Круговые объезды по кишкам нищего
Шрифт:
Адольфыч изучал бандитский язык и нравы не в библиотеке и, наверное, в самом деле мог бы, как его Малыш, переклеить фотографию на паспорте так, чтобы ни один таможенник не заметил подлога. На протяжении всех 90-х годов будущий автор «Чужой» непрерывно участвует в бандитском движении. Работает последовательно в двух киевских группировках. Специалист широкого профиля, чаще прочего он занимается обеспечением «крыши» и выбиванием долгов, то есть рэкетом. Долгое время гастролирует в Европе, особенно интенсивно – как и его герои – по странам бывшего соцлагеря. Чтобы понять, что это все значит в переводе с языка милицейских протоколов, лучше всего прочесть «Чужую» и вывешенные в Сети рассказы, среди которых, между прочим, преобладают написанные от первого лица. Прямая трансляция из головы гопника, отодравшего палку от шведской стенки и бегущего громить кавказские ряды на рынке. Репортаж от лица рэкетира, отправляющегося на стрелку с палестинцами с бейсбольной битой в багажнике.
Адольфычу веришь, как пачке документов, – и он обманет, разумеется.
Поначалу «Чужая»
Немотивированные нападения, вендетта, неконтролируемые вспышки ярости – Адольфычев театр жестокости может похвастаться впечатляющим сюжетным репертуаром; однако центральная коллизия здесь – преступление и наказание. Никакого отношения к традиционно-достоевской моральной парадигме, к системе ценностей, где все люди – свои, эта коллизия не имеет. Тут чистый Ветхий Завет: вину можно в лучшем случае возместить с лихвой, в худшем – искупить жизнью, но никакого прощения быть не может; с чужими– только так. Это как с колхозником в «Чужой», который, после того как бандиты смеха ради имитировали лобовое столновение, в сердцах показал им дулю: оскорбил, значит, виноват, виноват – так сдохни, хотя бы понарошку.
Есть ли у Чужой прототип? Нет, отвечает автор. Она полностью выдумана. Однако еще при первом чтении обращаешь внимание, что, какой бы чудовищной ни казалась эта Чужая, если выписать только ее реплики, оказывается, что все самые здравые мысли – здравые для тех обстоятельств, разумеется – принадлежат ей; так что...
⁂
→ ЗАДАНИЕ 1
Воспроизведите без изменений часть отрывка об Адольфыче от слов «Немотивированные нападения, вендетта, неконтролируемые» до слов «хотя бы понарошку.».

[Фрагмент набора данных]
⁂
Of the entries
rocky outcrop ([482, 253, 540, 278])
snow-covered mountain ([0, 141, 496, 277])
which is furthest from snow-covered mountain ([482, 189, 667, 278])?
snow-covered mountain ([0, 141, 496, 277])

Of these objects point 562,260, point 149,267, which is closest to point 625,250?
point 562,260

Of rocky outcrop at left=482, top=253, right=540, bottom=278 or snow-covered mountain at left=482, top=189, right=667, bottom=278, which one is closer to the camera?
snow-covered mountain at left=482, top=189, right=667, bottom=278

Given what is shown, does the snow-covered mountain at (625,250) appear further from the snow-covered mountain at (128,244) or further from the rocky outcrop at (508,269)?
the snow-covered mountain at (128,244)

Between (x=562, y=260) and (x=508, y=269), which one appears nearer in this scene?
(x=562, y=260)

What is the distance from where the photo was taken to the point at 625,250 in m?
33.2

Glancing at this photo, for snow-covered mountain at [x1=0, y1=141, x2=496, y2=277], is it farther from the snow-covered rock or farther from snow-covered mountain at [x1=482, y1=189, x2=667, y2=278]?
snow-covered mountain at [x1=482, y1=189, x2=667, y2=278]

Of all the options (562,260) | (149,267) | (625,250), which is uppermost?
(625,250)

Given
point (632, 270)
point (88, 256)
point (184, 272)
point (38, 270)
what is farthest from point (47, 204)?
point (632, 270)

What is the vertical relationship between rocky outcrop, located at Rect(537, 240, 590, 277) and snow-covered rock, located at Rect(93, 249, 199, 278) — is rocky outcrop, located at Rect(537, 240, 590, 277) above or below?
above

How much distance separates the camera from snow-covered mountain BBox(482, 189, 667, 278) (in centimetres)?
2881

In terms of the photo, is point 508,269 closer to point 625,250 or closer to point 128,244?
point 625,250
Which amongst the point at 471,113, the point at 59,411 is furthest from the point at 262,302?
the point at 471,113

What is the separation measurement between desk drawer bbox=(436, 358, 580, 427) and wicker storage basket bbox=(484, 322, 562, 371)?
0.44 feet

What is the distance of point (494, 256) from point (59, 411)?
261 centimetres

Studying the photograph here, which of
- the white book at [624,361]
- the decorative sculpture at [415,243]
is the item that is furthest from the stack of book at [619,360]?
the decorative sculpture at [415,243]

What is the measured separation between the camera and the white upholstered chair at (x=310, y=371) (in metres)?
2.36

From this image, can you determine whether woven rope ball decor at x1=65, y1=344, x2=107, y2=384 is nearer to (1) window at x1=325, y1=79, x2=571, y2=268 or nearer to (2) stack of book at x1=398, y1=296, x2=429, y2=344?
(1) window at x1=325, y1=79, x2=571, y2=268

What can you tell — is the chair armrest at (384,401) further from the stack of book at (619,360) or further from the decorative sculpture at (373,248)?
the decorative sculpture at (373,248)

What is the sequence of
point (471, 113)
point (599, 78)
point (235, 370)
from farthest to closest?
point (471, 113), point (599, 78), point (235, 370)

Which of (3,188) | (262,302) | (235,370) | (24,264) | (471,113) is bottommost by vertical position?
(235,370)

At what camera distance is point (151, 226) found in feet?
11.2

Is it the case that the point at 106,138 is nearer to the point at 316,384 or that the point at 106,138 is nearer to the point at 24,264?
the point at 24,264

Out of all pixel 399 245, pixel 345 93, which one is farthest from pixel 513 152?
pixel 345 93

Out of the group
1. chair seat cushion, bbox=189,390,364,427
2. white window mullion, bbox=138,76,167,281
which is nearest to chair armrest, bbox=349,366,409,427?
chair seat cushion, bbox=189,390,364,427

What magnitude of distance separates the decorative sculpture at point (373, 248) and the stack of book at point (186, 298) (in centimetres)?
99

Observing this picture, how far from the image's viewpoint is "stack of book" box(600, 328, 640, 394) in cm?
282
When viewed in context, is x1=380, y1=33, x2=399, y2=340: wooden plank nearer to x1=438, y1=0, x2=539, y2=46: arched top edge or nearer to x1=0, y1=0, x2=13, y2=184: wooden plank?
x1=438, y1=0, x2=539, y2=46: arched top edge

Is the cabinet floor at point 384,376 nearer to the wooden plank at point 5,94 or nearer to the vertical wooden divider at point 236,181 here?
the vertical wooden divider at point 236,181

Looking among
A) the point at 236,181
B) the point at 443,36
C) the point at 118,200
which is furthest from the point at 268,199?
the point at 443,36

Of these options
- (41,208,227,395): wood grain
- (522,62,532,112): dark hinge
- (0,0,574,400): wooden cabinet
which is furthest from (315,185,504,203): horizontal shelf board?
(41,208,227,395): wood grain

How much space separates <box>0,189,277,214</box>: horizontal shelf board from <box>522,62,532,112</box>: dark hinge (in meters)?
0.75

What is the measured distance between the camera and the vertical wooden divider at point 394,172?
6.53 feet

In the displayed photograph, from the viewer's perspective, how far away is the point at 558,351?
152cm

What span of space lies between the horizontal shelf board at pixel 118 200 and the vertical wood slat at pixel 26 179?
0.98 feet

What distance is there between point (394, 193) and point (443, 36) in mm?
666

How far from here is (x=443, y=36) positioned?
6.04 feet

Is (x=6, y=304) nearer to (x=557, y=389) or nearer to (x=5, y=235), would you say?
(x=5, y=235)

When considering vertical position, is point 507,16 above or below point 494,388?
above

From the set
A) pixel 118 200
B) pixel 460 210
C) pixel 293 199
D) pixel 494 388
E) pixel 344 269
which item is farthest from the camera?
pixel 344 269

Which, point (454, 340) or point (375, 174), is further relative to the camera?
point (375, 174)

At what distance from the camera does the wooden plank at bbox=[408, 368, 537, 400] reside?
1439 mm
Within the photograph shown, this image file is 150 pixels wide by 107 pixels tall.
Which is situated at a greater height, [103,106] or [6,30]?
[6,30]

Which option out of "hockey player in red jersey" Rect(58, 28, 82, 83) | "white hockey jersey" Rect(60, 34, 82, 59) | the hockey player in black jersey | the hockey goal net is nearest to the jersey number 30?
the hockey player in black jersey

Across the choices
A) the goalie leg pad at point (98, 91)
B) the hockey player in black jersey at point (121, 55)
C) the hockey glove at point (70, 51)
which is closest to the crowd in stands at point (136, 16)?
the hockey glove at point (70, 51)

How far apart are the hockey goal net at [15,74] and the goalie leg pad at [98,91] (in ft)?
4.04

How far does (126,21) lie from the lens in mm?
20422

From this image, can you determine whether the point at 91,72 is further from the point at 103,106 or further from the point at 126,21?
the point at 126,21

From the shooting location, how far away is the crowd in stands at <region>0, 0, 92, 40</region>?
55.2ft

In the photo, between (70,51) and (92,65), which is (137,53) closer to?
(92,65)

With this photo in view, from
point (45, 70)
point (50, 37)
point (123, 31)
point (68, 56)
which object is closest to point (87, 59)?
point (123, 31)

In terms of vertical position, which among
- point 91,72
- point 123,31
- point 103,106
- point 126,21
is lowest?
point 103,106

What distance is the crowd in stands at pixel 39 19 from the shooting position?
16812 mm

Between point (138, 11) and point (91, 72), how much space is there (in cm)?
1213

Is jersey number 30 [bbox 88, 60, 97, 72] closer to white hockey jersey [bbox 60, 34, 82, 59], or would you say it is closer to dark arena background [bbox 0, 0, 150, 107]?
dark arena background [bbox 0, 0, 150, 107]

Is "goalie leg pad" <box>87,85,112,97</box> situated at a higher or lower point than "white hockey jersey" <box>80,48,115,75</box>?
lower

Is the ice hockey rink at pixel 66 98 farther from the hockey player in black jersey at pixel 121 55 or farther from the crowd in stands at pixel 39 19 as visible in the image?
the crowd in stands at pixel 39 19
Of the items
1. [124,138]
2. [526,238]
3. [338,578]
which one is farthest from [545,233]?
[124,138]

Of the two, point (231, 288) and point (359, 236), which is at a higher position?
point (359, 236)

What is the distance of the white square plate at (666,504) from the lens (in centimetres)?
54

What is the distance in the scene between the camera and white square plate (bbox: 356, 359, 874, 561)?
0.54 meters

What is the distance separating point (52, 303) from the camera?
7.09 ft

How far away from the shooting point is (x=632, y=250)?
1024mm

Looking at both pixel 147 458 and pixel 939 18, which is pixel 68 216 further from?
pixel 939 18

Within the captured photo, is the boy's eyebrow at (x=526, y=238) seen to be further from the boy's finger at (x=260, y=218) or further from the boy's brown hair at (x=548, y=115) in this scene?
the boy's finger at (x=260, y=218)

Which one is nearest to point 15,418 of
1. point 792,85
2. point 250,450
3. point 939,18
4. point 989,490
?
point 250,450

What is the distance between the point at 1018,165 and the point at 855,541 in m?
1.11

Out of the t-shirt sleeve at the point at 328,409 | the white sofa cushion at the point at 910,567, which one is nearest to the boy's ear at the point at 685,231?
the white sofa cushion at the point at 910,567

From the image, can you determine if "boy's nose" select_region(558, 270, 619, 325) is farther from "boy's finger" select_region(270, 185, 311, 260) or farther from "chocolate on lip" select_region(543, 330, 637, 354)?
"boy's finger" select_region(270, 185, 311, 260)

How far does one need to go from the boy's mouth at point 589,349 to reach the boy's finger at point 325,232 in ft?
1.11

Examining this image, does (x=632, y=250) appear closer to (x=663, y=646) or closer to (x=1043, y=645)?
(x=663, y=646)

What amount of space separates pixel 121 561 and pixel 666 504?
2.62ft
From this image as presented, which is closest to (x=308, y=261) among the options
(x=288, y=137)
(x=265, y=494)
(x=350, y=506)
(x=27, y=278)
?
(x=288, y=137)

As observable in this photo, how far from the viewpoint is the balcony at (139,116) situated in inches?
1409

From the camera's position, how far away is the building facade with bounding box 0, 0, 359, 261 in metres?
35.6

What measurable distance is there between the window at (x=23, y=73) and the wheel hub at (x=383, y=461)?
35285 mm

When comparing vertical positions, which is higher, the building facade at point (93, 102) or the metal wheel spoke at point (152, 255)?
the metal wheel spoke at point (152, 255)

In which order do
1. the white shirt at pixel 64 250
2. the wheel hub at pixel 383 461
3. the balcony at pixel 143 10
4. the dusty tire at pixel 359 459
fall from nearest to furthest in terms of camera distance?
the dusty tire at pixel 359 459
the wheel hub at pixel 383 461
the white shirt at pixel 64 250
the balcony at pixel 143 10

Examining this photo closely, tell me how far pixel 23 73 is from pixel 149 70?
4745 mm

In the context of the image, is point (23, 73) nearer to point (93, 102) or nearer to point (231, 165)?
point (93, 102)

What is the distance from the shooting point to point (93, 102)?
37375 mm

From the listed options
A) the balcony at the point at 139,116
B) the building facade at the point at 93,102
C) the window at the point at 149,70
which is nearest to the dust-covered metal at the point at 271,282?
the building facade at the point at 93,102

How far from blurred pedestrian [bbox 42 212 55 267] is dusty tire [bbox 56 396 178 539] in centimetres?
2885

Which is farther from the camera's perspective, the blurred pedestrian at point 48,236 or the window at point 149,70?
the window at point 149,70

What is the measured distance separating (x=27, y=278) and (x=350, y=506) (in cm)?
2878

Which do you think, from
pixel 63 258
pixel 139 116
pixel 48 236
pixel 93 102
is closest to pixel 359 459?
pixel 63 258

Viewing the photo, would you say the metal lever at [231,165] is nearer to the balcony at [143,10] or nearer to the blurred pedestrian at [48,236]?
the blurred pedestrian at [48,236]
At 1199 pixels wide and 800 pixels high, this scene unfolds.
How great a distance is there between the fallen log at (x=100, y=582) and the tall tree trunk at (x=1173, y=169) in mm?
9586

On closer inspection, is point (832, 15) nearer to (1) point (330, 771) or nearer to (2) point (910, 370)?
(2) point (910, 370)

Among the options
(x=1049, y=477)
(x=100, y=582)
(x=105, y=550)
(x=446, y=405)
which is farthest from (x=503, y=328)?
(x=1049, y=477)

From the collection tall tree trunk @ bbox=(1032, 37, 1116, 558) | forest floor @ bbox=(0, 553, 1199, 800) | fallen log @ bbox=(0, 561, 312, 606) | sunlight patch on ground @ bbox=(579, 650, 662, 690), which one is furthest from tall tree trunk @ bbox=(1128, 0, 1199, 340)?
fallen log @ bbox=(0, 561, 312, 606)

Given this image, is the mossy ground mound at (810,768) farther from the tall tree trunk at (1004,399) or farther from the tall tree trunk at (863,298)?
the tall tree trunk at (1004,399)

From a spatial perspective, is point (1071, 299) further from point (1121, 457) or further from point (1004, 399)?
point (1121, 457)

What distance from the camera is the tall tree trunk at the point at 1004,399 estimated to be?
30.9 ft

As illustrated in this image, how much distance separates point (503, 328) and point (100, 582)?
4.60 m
⁂
→ ЗАДАНИЕ 2
Выберите и перепишите все строки, в которых встречается слово «building».

→ ОТВЕТ 1
Немотивированные нападения, вендетта, неконтролируемые вспышки ярости – Адольфычев театр жестокости может похвастаться впечатляющим сюжетным репертуаром; однако центральная коллизия здесь – преступление и наказание. Никакого отношения к традиционно-достоевской моральной парадигме, к системе ценностей, где все люди – свои, эта коллизия не имеет. Тут чистый Ветхий Завет: вину можно в лучшем случае возместить с лихвой, в худшем – искупить жизнью, но никакого прощения быть не может; с чужими– только так. Это как с колхозником в «Чужой», который, после того как бандиты смеха ради имитировали лобовое столновение, в сердцах показал им дулю: оскорбил, значит, виноват, виноват – так сдохни, хотя бы понарошку.

→ ОТВЕТ 2
From the camera's position, how far away is the building facade with bounding box 0, 0, 359, 261 in metres?
When comparing vertical positions, which is higher, the building facade at point (93, 102) or the metal wheel spoke at point (152, 255)?
B) the building facade at the point at 93,102
the building facade at the point at 93,102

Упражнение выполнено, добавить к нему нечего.